• Work required
Please copy the text about Spain's Ministry of the Air in full, word for word.

┌─ Extracted text

Former government department of Spain (1939–1977)

The Ministry of the Air (Ministerio del Aire) was a government department of Spain that was tasked with oversight of both the Spanish Air Force (Ejército del Aire) and civil aviation during the Francoist regime.

The ministry was created on 8 August 1939, after the end of the Spanish Civil War. It was dissolved on 4 July 1977 by the Royal Decree 1558/1977, being merged with the Ministry of Defence as part of the transition to democracy.

== History ==
During the Second Spanish Republic there had been the Dirección General de Aeronáutica, an agency that had both military and civil aviation under its jurisdiction, but it disappeared after the start of the Spanish Civil War.

The direct predecessor of the Ministry of the Air was the Ministry of National Defense, created in 1938 during the first government of Francisco Franco, under the then commander of the Army of the North, Fidel Dávila Arrondo. The three branches of the Armed Forces (Army, Navy and Air Force) were grouped under its control. The Ministry of the Air was created in the second government of Francisco Franco; it was defined and regulated by Law of 8 August 1939, whose organization and functions were delimited by Decree of 1 September 1939. General Juan Yagüe was appointed Minister, with Fernando Barron as Undersecretary.

└─
┌─ Raw data

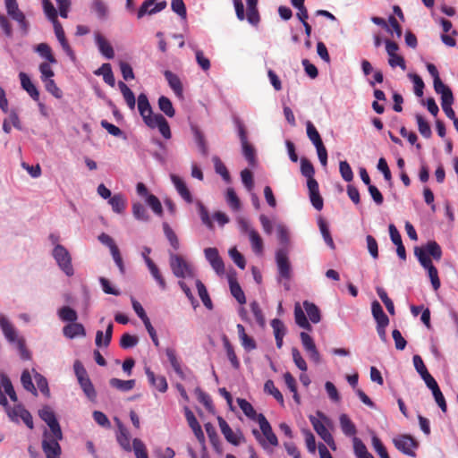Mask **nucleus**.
<instances>
[{"label":"nucleus","instance_id":"obj_27","mask_svg":"<svg viewBox=\"0 0 458 458\" xmlns=\"http://www.w3.org/2000/svg\"><path fill=\"white\" fill-rule=\"evenodd\" d=\"M222 340H223V345L225 350L226 356H227L229 361L231 362L233 369H238L240 368L241 364H240V360L237 358V355L234 352L233 346L232 345V344L230 343V341L226 335H224Z\"/></svg>","mask_w":458,"mask_h":458},{"label":"nucleus","instance_id":"obj_22","mask_svg":"<svg viewBox=\"0 0 458 458\" xmlns=\"http://www.w3.org/2000/svg\"><path fill=\"white\" fill-rule=\"evenodd\" d=\"M164 75L174 94L179 98H182L183 87L180 78L175 73L168 70L164 72Z\"/></svg>","mask_w":458,"mask_h":458},{"label":"nucleus","instance_id":"obj_20","mask_svg":"<svg viewBox=\"0 0 458 458\" xmlns=\"http://www.w3.org/2000/svg\"><path fill=\"white\" fill-rule=\"evenodd\" d=\"M95 41L98 47L99 52L107 59H113L114 51L111 44L105 38V37L97 32L95 34Z\"/></svg>","mask_w":458,"mask_h":458},{"label":"nucleus","instance_id":"obj_15","mask_svg":"<svg viewBox=\"0 0 458 458\" xmlns=\"http://www.w3.org/2000/svg\"><path fill=\"white\" fill-rule=\"evenodd\" d=\"M307 186L310 192V199L312 206L317 210H321L323 208V199L319 194L318 183L316 180H310L307 182Z\"/></svg>","mask_w":458,"mask_h":458},{"label":"nucleus","instance_id":"obj_5","mask_svg":"<svg viewBox=\"0 0 458 458\" xmlns=\"http://www.w3.org/2000/svg\"><path fill=\"white\" fill-rule=\"evenodd\" d=\"M5 9L7 14L19 24L20 29L27 32L29 30V21L25 14L19 8L17 0H4Z\"/></svg>","mask_w":458,"mask_h":458},{"label":"nucleus","instance_id":"obj_6","mask_svg":"<svg viewBox=\"0 0 458 458\" xmlns=\"http://www.w3.org/2000/svg\"><path fill=\"white\" fill-rule=\"evenodd\" d=\"M393 443L397 450L403 454L414 457L416 455L415 449L418 448L419 444L415 438L410 435H400L393 439Z\"/></svg>","mask_w":458,"mask_h":458},{"label":"nucleus","instance_id":"obj_28","mask_svg":"<svg viewBox=\"0 0 458 458\" xmlns=\"http://www.w3.org/2000/svg\"><path fill=\"white\" fill-rule=\"evenodd\" d=\"M294 319L295 323L299 327L309 331L312 330V327L310 324L309 320L307 319L304 310L301 309L299 303H296L294 306Z\"/></svg>","mask_w":458,"mask_h":458},{"label":"nucleus","instance_id":"obj_2","mask_svg":"<svg viewBox=\"0 0 458 458\" xmlns=\"http://www.w3.org/2000/svg\"><path fill=\"white\" fill-rule=\"evenodd\" d=\"M169 264L173 274L178 278L192 276L193 271L188 262L180 255L169 253Z\"/></svg>","mask_w":458,"mask_h":458},{"label":"nucleus","instance_id":"obj_60","mask_svg":"<svg viewBox=\"0 0 458 458\" xmlns=\"http://www.w3.org/2000/svg\"><path fill=\"white\" fill-rule=\"evenodd\" d=\"M164 233L169 241L171 246L174 250H177L180 247L179 240L175 234V233L172 230V228L167 225L164 224Z\"/></svg>","mask_w":458,"mask_h":458},{"label":"nucleus","instance_id":"obj_10","mask_svg":"<svg viewBox=\"0 0 458 458\" xmlns=\"http://www.w3.org/2000/svg\"><path fill=\"white\" fill-rule=\"evenodd\" d=\"M137 106L144 123L146 125L149 124L156 114H153L152 107L146 94L141 93L139 95Z\"/></svg>","mask_w":458,"mask_h":458},{"label":"nucleus","instance_id":"obj_61","mask_svg":"<svg viewBox=\"0 0 458 458\" xmlns=\"http://www.w3.org/2000/svg\"><path fill=\"white\" fill-rule=\"evenodd\" d=\"M147 204L151 208L153 212L158 216H162L163 208L160 200L157 197L153 194H149L147 197Z\"/></svg>","mask_w":458,"mask_h":458},{"label":"nucleus","instance_id":"obj_34","mask_svg":"<svg viewBox=\"0 0 458 458\" xmlns=\"http://www.w3.org/2000/svg\"><path fill=\"white\" fill-rule=\"evenodd\" d=\"M112 335H113V323L110 322L107 325L106 329L104 343L102 342L103 332L100 330L97 331L96 339H95L96 345L98 347H101L102 345H104L105 347H107L110 344V342L112 340Z\"/></svg>","mask_w":458,"mask_h":458},{"label":"nucleus","instance_id":"obj_44","mask_svg":"<svg viewBox=\"0 0 458 458\" xmlns=\"http://www.w3.org/2000/svg\"><path fill=\"white\" fill-rule=\"evenodd\" d=\"M158 107L159 109L168 117H174L175 114V110L173 106L171 100L165 96H161L158 98Z\"/></svg>","mask_w":458,"mask_h":458},{"label":"nucleus","instance_id":"obj_18","mask_svg":"<svg viewBox=\"0 0 458 458\" xmlns=\"http://www.w3.org/2000/svg\"><path fill=\"white\" fill-rule=\"evenodd\" d=\"M171 180L180 196L189 204L192 203V195L184 181L175 174H171Z\"/></svg>","mask_w":458,"mask_h":458},{"label":"nucleus","instance_id":"obj_51","mask_svg":"<svg viewBox=\"0 0 458 458\" xmlns=\"http://www.w3.org/2000/svg\"><path fill=\"white\" fill-rule=\"evenodd\" d=\"M301 172L303 176L307 177L308 181L315 180L314 179V166L305 157L301 159Z\"/></svg>","mask_w":458,"mask_h":458},{"label":"nucleus","instance_id":"obj_32","mask_svg":"<svg viewBox=\"0 0 458 458\" xmlns=\"http://www.w3.org/2000/svg\"><path fill=\"white\" fill-rule=\"evenodd\" d=\"M0 327L9 342L14 343L18 338L13 325L4 317H0Z\"/></svg>","mask_w":458,"mask_h":458},{"label":"nucleus","instance_id":"obj_9","mask_svg":"<svg viewBox=\"0 0 458 458\" xmlns=\"http://www.w3.org/2000/svg\"><path fill=\"white\" fill-rule=\"evenodd\" d=\"M205 257L212 268L219 276L225 274V264L216 248H207L204 250Z\"/></svg>","mask_w":458,"mask_h":458},{"label":"nucleus","instance_id":"obj_29","mask_svg":"<svg viewBox=\"0 0 458 458\" xmlns=\"http://www.w3.org/2000/svg\"><path fill=\"white\" fill-rule=\"evenodd\" d=\"M371 311L375 320L377 321V325L389 324V318L377 301H374L372 302Z\"/></svg>","mask_w":458,"mask_h":458},{"label":"nucleus","instance_id":"obj_48","mask_svg":"<svg viewBox=\"0 0 458 458\" xmlns=\"http://www.w3.org/2000/svg\"><path fill=\"white\" fill-rule=\"evenodd\" d=\"M318 226H319L320 233L323 236V239L326 242V243L327 244V246L330 249L335 250V245L333 238L330 234L327 224L323 219H319Z\"/></svg>","mask_w":458,"mask_h":458},{"label":"nucleus","instance_id":"obj_37","mask_svg":"<svg viewBox=\"0 0 458 458\" xmlns=\"http://www.w3.org/2000/svg\"><path fill=\"white\" fill-rule=\"evenodd\" d=\"M109 384L112 387L116 388L122 392H128L131 390L135 386V380H122L119 378H111Z\"/></svg>","mask_w":458,"mask_h":458},{"label":"nucleus","instance_id":"obj_43","mask_svg":"<svg viewBox=\"0 0 458 458\" xmlns=\"http://www.w3.org/2000/svg\"><path fill=\"white\" fill-rule=\"evenodd\" d=\"M90 9L101 20L106 19L108 13V8L103 0H93Z\"/></svg>","mask_w":458,"mask_h":458},{"label":"nucleus","instance_id":"obj_16","mask_svg":"<svg viewBox=\"0 0 458 458\" xmlns=\"http://www.w3.org/2000/svg\"><path fill=\"white\" fill-rule=\"evenodd\" d=\"M54 29H55V34L62 46V48L64 51L69 55L72 59H74V52L70 47L64 34V30L61 25V23L58 21H55L54 22Z\"/></svg>","mask_w":458,"mask_h":458},{"label":"nucleus","instance_id":"obj_63","mask_svg":"<svg viewBox=\"0 0 458 458\" xmlns=\"http://www.w3.org/2000/svg\"><path fill=\"white\" fill-rule=\"evenodd\" d=\"M339 171L345 182H349L353 179L352 170L347 161H340Z\"/></svg>","mask_w":458,"mask_h":458},{"label":"nucleus","instance_id":"obj_31","mask_svg":"<svg viewBox=\"0 0 458 458\" xmlns=\"http://www.w3.org/2000/svg\"><path fill=\"white\" fill-rule=\"evenodd\" d=\"M118 87L123 94V97L131 110H134L136 105V99L132 90L123 82L119 81Z\"/></svg>","mask_w":458,"mask_h":458},{"label":"nucleus","instance_id":"obj_11","mask_svg":"<svg viewBox=\"0 0 458 458\" xmlns=\"http://www.w3.org/2000/svg\"><path fill=\"white\" fill-rule=\"evenodd\" d=\"M60 439L49 437L47 430L44 431L42 440V449L46 456H60L61 446L58 443Z\"/></svg>","mask_w":458,"mask_h":458},{"label":"nucleus","instance_id":"obj_8","mask_svg":"<svg viewBox=\"0 0 458 458\" xmlns=\"http://www.w3.org/2000/svg\"><path fill=\"white\" fill-rule=\"evenodd\" d=\"M217 421L220 430L227 442L233 445H239L242 441H244L242 433L240 430L237 432L233 431L228 423L222 417H218Z\"/></svg>","mask_w":458,"mask_h":458},{"label":"nucleus","instance_id":"obj_30","mask_svg":"<svg viewBox=\"0 0 458 458\" xmlns=\"http://www.w3.org/2000/svg\"><path fill=\"white\" fill-rule=\"evenodd\" d=\"M96 75H102L104 81L111 87L115 84L114 76L110 64H103L102 66L95 72Z\"/></svg>","mask_w":458,"mask_h":458},{"label":"nucleus","instance_id":"obj_54","mask_svg":"<svg viewBox=\"0 0 458 458\" xmlns=\"http://www.w3.org/2000/svg\"><path fill=\"white\" fill-rule=\"evenodd\" d=\"M1 388L4 387V392L6 394L9 395L10 399L13 402L17 401V395L14 391V388L12 385L11 380L7 376H2L1 383H0Z\"/></svg>","mask_w":458,"mask_h":458},{"label":"nucleus","instance_id":"obj_14","mask_svg":"<svg viewBox=\"0 0 458 458\" xmlns=\"http://www.w3.org/2000/svg\"><path fill=\"white\" fill-rule=\"evenodd\" d=\"M147 126H148L149 128H152V129L157 127L159 130V132L166 140H169L172 136L168 122L160 114H156L155 117H153V120Z\"/></svg>","mask_w":458,"mask_h":458},{"label":"nucleus","instance_id":"obj_52","mask_svg":"<svg viewBox=\"0 0 458 458\" xmlns=\"http://www.w3.org/2000/svg\"><path fill=\"white\" fill-rule=\"evenodd\" d=\"M426 252L428 254V256H431L435 260H440L442 257V250L440 245L435 242L430 241L427 243Z\"/></svg>","mask_w":458,"mask_h":458},{"label":"nucleus","instance_id":"obj_42","mask_svg":"<svg viewBox=\"0 0 458 458\" xmlns=\"http://www.w3.org/2000/svg\"><path fill=\"white\" fill-rule=\"evenodd\" d=\"M58 316L61 320L65 322H76L78 319L77 312L69 306H64L58 310Z\"/></svg>","mask_w":458,"mask_h":458},{"label":"nucleus","instance_id":"obj_46","mask_svg":"<svg viewBox=\"0 0 458 458\" xmlns=\"http://www.w3.org/2000/svg\"><path fill=\"white\" fill-rule=\"evenodd\" d=\"M196 286L198 289L199 296L201 299L204 306L208 310H212V301L211 299L209 298L208 293L204 284L201 281L197 280Z\"/></svg>","mask_w":458,"mask_h":458},{"label":"nucleus","instance_id":"obj_59","mask_svg":"<svg viewBox=\"0 0 458 458\" xmlns=\"http://www.w3.org/2000/svg\"><path fill=\"white\" fill-rule=\"evenodd\" d=\"M132 445L136 458H148L147 448L140 439L134 438L132 440Z\"/></svg>","mask_w":458,"mask_h":458},{"label":"nucleus","instance_id":"obj_23","mask_svg":"<svg viewBox=\"0 0 458 458\" xmlns=\"http://www.w3.org/2000/svg\"><path fill=\"white\" fill-rule=\"evenodd\" d=\"M145 372L151 386L156 387L161 393L166 392L168 385L166 378L164 376L157 377L149 368H147Z\"/></svg>","mask_w":458,"mask_h":458},{"label":"nucleus","instance_id":"obj_47","mask_svg":"<svg viewBox=\"0 0 458 458\" xmlns=\"http://www.w3.org/2000/svg\"><path fill=\"white\" fill-rule=\"evenodd\" d=\"M434 89L437 94L441 95V101L445 99V98H453V93L450 88L443 83L440 78H437L433 81Z\"/></svg>","mask_w":458,"mask_h":458},{"label":"nucleus","instance_id":"obj_56","mask_svg":"<svg viewBox=\"0 0 458 458\" xmlns=\"http://www.w3.org/2000/svg\"><path fill=\"white\" fill-rule=\"evenodd\" d=\"M377 293L379 296L380 300L385 304L387 311L391 315H394V305L392 300L388 297L386 292L383 288H377Z\"/></svg>","mask_w":458,"mask_h":458},{"label":"nucleus","instance_id":"obj_53","mask_svg":"<svg viewBox=\"0 0 458 458\" xmlns=\"http://www.w3.org/2000/svg\"><path fill=\"white\" fill-rule=\"evenodd\" d=\"M132 214L134 217L138 220L141 221H148L149 216L148 214L147 208L143 204L137 202L132 205Z\"/></svg>","mask_w":458,"mask_h":458},{"label":"nucleus","instance_id":"obj_19","mask_svg":"<svg viewBox=\"0 0 458 458\" xmlns=\"http://www.w3.org/2000/svg\"><path fill=\"white\" fill-rule=\"evenodd\" d=\"M21 88L35 100H39V91L37 87L32 83L28 74L23 72L19 73Z\"/></svg>","mask_w":458,"mask_h":458},{"label":"nucleus","instance_id":"obj_40","mask_svg":"<svg viewBox=\"0 0 458 458\" xmlns=\"http://www.w3.org/2000/svg\"><path fill=\"white\" fill-rule=\"evenodd\" d=\"M306 131L308 138L314 144L315 147L323 144L320 134L318 133V130L310 121H308L306 123Z\"/></svg>","mask_w":458,"mask_h":458},{"label":"nucleus","instance_id":"obj_62","mask_svg":"<svg viewBox=\"0 0 458 458\" xmlns=\"http://www.w3.org/2000/svg\"><path fill=\"white\" fill-rule=\"evenodd\" d=\"M39 417L42 420H44L47 425L53 424L57 421L55 412L48 406L44 407L38 412Z\"/></svg>","mask_w":458,"mask_h":458},{"label":"nucleus","instance_id":"obj_17","mask_svg":"<svg viewBox=\"0 0 458 458\" xmlns=\"http://www.w3.org/2000/svg\"><path fill=\"white\" fill-rule=\"evenodd\" d=\"M185 417L187 420V422L189 424V427L192 429L196 438L200 442H205V436L202 431L201 426L199 425V421L197 420L194 413L188 408L185 409Z\"/></svg>","mask_w":458,"mask_h":458},{"label":"nucleus","instance_id":"obj_45","mask_svg":"<svg viewBox=\"0 0 458 458\" xmlns=\"http://www.w3.org/2000/svg\"><path fill=\"white\" fill-rule=\"evenodd\" d=\"M36 51L50 64H56V59L52 49L47 43H40L36 47Z\"/></svg>","mask_w":458,"mask_h":458},{"label":"nucleus","instance_id":"obj_58","mask_svg":"<svg viewBox=\"0 0 458 458\" xmlns=\"http://www.w3.org/2000/svg\"><path fill=\"white\" fill-rule=\"evenodd\" d=\"M265 391L272 394L275 399L279 402L281 404H284V396L282 393L275 386V384L272 380H267L264 386Z\"/></svg>","mask_w":458,"mask_h":458},{"label":"nucleus","instance_id":"obj_24","mask_svg":"<svg viewBox=\"0 0 458 458\" xmlns=\"http://www.w3.org/2000/svg\"><path fill=\"white\" fill-rule=\"evenodd\" d=\"M63 333L67 338L72 339L77 336H85L86 330L81 323H69L63 328Z\"/></svg>","mask_w":458,"mask_h":458},{"label":"nucleus","instance_id":"obj_39","mask_svg":"<svg viewBox=\"0 0 458 458\" xmlns=\"http://www.w3.org/2000/svg\"><path fill=\"white\" fill-rule=\"evenodd\" d=\"M237 403L242 412L250 420H255L259 414H257L250 403L243 398H237Z\"/></svg>","mask_w":458,"mask_h":458},{"label":"nucleus","instance_id":"obj_7","mask_svg":"<svg viewBox=\"0 0 458 458\" xmlns=\"http://www.w3.org/2000/svg\"><path fill=\"white\" fill-rule=\"evenodd\" d=\"M276 260L279 276L282 278L290 280L292 276V268L287 251L284 249H279L276 253Z\"/></svg>","mask_w":458,"mask_h":458},{"label":"nucleus","instance_id":"obj_38","mask_svg":"<svg viewBox=\"0 0 458 458\" xmlns=\"http://www.w3.org/2000/svg\"><path fill=\"white\" fill-rule=\"evenodd\" d=\"M340 424L343 432L349 437H352L356 434V427L346 414L340 416Z\"/></svg>","mask_w":458,"mask_h":458},{"label":"nucleus","instance_id":"obj_26","mask_svg":"<svg viewBox=\"0 0 458 458\" xmlns=\"http://www.w3.org/2000/svg\"><path fill=\"white\" fill-rule=\"evenodd\" d=\"M247 21L253 26H258L260 16L258 10V0H247Z\"/></svg>","mask_w":458,"mask_h":458},{"label":"nucleus","instance_id":"obj_55","mask_svg":"<svg viewBox=\"0 0 458 458\" xmlns=\"http://www.w3.org/2000/svg\"><path fill=\"white\" fill-rule=\"evenodd\" d=\"M414 254L418 258L420 265L427 268L430 265H432V261L428 254L426 252V250L423 248L420 247H415L414 249Z\"/></svg>","mask_w":458,"mask_h":458},{"label":"nucleus","instance_id":"obj_57","mask_svg":"<svg viewBox=\"0 0 458 458\" xmlns=\"http://www.w3.org/2000/svg\"><path fill=\"white\" fill-rule=\"evenodd\" d=\"M454 104V97L453 98H445L444 100L441 101V106H442V109L444 111V113L445 114V115L453 120V122H454V119H458L456 116H455V113L454 111V109L452 108V105Z\"/></svg>","mask_w":458,"mask_h":458},{"label":"nucleus","instance_id":"obj_4","mask_svg":"<svg viewBox=\"0 0 458 458\" xmlns=\"http://www.w3.org/2000/svg\"><path fill=\"white\" fill-rule=\"evenodd\" d=\"M53 257L66 276H71L73 275L71 255L63 245L56 244L53 250Z\"/></svg>","mask_w":458,"mask_h":458},{"label":"nucleus","instance_id":"obj_21","mask_svg":"<svg viewBox=\"0 0 458 458\" xmlns=\"http://www.w3.org/2000/svg\"><path fill=\"white\" fill-rule=\"evenodd\" d=\"M115 420H116L117 426H118V433L116 435V440L124 451L131 452V443H130L129 432H128L127 428L123 425V423L118 419H115Z\"/></svg>","mask_w":458,"mask_h":458},{"label":"nucleus","instance_id":"obj_33","mask_svg":"<svg viewBox=\"0 0 458 458\" xmlns=\"http://www.w3.org/2000/svg\"><path fill=\"white\" fill-rule=\"evenodd\" d=\"M303 307L305 309V311L310 318V320L317 324L321 319L320 310L314 303L310 302L309 301H303Z\"/></svg>","mask_w":458,"mask_h":458},{"label":"nucleus","instance_id":"obj_3","mask_svg":"<svg viewBox=\"0 0 458 458\" xmlns=\"http://www.w3.org/2000/svg\"><path fill=\"white\" fill-rule=\"evenodd\" d=\"M317 415L318 418L310 415L309 417L310 423L313 426L314 430L317 434L329 445L335 444L334 438L330 432L327 430L324 422L327 421V418L321 411H317Z\"/></svg>","mask_w":458,"mask_h":458},{"label":"nucleus","instance_id":"obj_25","mask_svg":"<svg viewBox=\"0 0 458 458\" xmlns=\"http://www.w3.org/2000/svg\"><path fill=\"white\" fill-rule=\"evenodd\" d=\"M145 262H146V265H147L151 276L157 281L159 287L162 290H165L166 283H165V280L163 277L159 268L157 267V266L154 263V261L149 257H147V256L145 257Z\"/></svg>","mask_w":458,"mask_h":458},{"label":"nucleus","instance_id":"obj_41","mask_svg":"<svg viewBox=\"0 0 458 458\" xmlns=\"http://www.w3.org/2000/svg\"><path fill=\"white\" fill-rule=\"evenodd\" d=\"M229 284L232 295L237 300V301L240 304H244L246 302V297L241 285L238 284L237 281L233 279H230Z\"/></svg>","mask_w":458,"mask_h":458},{"label":"nucleus","instance_id":"obj_13","mask_svg":"<svg viewBox=\"0 0 458 458\" xmlns=\"http://www.w3.org/2000/svg\"><path fill=\"white\" fill-rule=\"evenodd\" d=\"M300 337L303 348L309 353L310 360H313L316 364L320 363V354L316 347V344L312 337L308 333L305 332H301Z\"/></svg>","mask_w":458,"mask_h":458},{"label":"nucleus","instance_id":"obj_50","mask_svg":"<svg viewBox=\"0 0 458 458\" xmlns=\"http://www.w3.org/2000/svg\"><path fill=\"white\" fill-rule=\"evenodd\" d=\"M416 120L420 133L426 139L430 138L432 135V131L428 123L420 114H416Z\"/></svg>","mask_w":458,"mask_h":458},{"label":"nucleus","instance_id":"obj_49","mask_svg":"<svg viewBox=\"0 0 458 458\" xmlns=\"http://www.w3.org/2000/svg\"><path fill=\"white\" fill-rule=\"evenodd\" d=\"M79 384H80L81 389L83 390L84 394H86V396L90 401H95V399L97 397V393H96L95 387H94L93 384L91 383L89 377L82 379L81 381H79Z\"/></svg>","mask_w":458,"mask_h":458},{"label":"nucleus","instance_id":"obj_1","mask_svg":"<svg viewBox=\"0 0 458 458\" xmlns=\"http://www.w3.org/2000/svg\"><path fill=\"white\" fill-rule=\"evenodd\" d=\"M233 122L238 131L239 139L241 140L242 154L250 165H254L256 160V151L254 147L248 140L246 127L243 122L238 117H235Z\"/></svg>","mask_w":458,"mask_h":458},{"label":"nucleus","instance_id":"obj_12","mask_svg":"<svg viewBox=\"0 0 458 458\" xmlns=\"http://www.w3.org/2000/svg\"><path fill=\"white\" fill-rule=\"evenodd\" d=\"M242 228L249 234V238L251 243V248L256 254H261L263 252V240L259 233L253 228L250 227L246 221H242Z\"/></svg>","mask_w":458,"mask_h":458},{"label":"nucleus","instance_id":"obj_35","mask_svg":"<svg viewBox=\"0 0 458 458\" xmlns=\"http://www.w3.org/2000/svg\"><path fill=\"white\" fill-rule=\"evenodd\" d=\"M108 202L115 213L122 214L126 208V199L123 194H114Z\"/></svg>","mask_w":458,"mask_h":458},{"label":"nucleus","instance_id":"obj_36","mask_svg":"<svg viewBox=\"0 0 458 458\" xmlns=\"http://www.w3.org/2000/svg\"><path fill=\"white\" fill-rule=\"evenodd\" d=\"M165 354L167 356V359L172 366V368L174 369V370L175 371V373L181 377V378H184V373L182 369V367H181V364L176 357V353H175V351L174 349L173 348H167L165 350Z\"/></svg>","mask_w":458,"mask_h":458},{"label":"nucleus","instance_id":"obj_64","mask_svg":"<svg viewBox=\"0 0 458 458\" xmlns=\"http://www.w3.org/2000/svg\"><path fill=\"white\" fill-rule=\"evenodd\" d=\"M372 445H373L375 451L379 455V458H390L386 448L385 447V445H383V443L377 437L374 436L372 437Z\"/></svg>","mask_w":458,"mask_h":458}]
</instances>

└─

• Problem solution
Former government department of Spain (1939–1977)

The Ministry of the Air (Ministerio del Aire) was a government department of Spain that was tasked with oversight of both the Spanish Air Force (Ejército del Aire) and civil aviation during the Francoist regime.

The ministry was created on 8 August 1939, after the end of the Spanish Civil War. It was dissolved on 4 July 1977 by the Royal Decree 1558/1977, being merged with the Ministry of Defence as part of the transition to democracy.

== History ==
During the Second Spanish Republic there had been the Dirección General de Aeronáutica, an agency that had both military and civil aviation under its jurisdiction, but it disappeared after the start of the Spanish Civil War.

The direct predecessor of the Ministry of the Air was the Ministry of National Defense, created in 1938 during the first government of Francisco Franco, under the then commander of the Army of the North, Fidel Dávila Arrondo. The three branches of the Armed Forces (Army, Navy and Air Force) were grouped under its control. The Ministry of the Air was created in the second government of Francisco Franco; it was defined and regulated by Law of 8 August 1939, whose organization and functions were delimited by Decree of 1 September 1939. General Juan Yagüe was appointed Minister, with Fernando Barron as Undersecretary.